If the coefficients of $$x$$ and $$x^2$$ in $$(1 + x)^p(1 - x)^q$$ are 4 and -5 respectively, then $$2p + 3q$$ is equal to

To determine 2p + 3q, consider the expansion of (1+x)p (1−x)q up to the x² term, given that the coefficient of x is 4 and that of x² is −5.

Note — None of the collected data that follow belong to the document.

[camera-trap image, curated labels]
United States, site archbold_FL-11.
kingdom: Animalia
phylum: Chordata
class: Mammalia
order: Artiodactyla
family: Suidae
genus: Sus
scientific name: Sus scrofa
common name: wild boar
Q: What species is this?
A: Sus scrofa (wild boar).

Using the binomial theorem gives $$(1+x)^p = 1 + px + \frac{p(p-1)}{2}x^2 + \cdots$$ $$(1-x)^q = 1 - qx + \frac{q(q-1)}{2}x^2 + \cdots$$ Multiplying these series and collecting terms up to x² leads to an x-coefficient of $$p \cdot 1 + 1 \cdot (-q) = p - q,$$ so $$p - q = 4.$$

The coefficient of x² arises from three contributions: $$\frac{p(p-1)}{2} \cdot 1 + p \cdot (-q) + 1 \cdot \frac{q(q-1)}{2} = \frac{p(p-1)}{2} - pq + \frac{q(q-1)}{2} = \frac{p^2 - p + q^2 - q - 2pq}{2} = \frac{(p-q)^2 - (p+q)}{2},$$ and this must equal −5: $$\frac{(p-q)^2 - (p+q)}{2} = -5.$$

Since p − q = 4 implies (p − q)² = 16, substitution gives $$\frac{16 - (p+q)}{2} = -5 \quad\Longrightarrow\quad 16 - (p+q) = -10 \quad\Longrightarrow\quad p + q = 26.$$

Solving the system $$p - q = 4$$ $$p + q = 26$$ by addition gives 2p = 30, hence p = 15, and by subtraction gives 2q = 22, hence q = 11. Substituting these into 2p + 3q yields $$2p + 3q = 2(15) + 3(11) = 30 + 33 = 63.$$

The correct answer is Option 4: 63.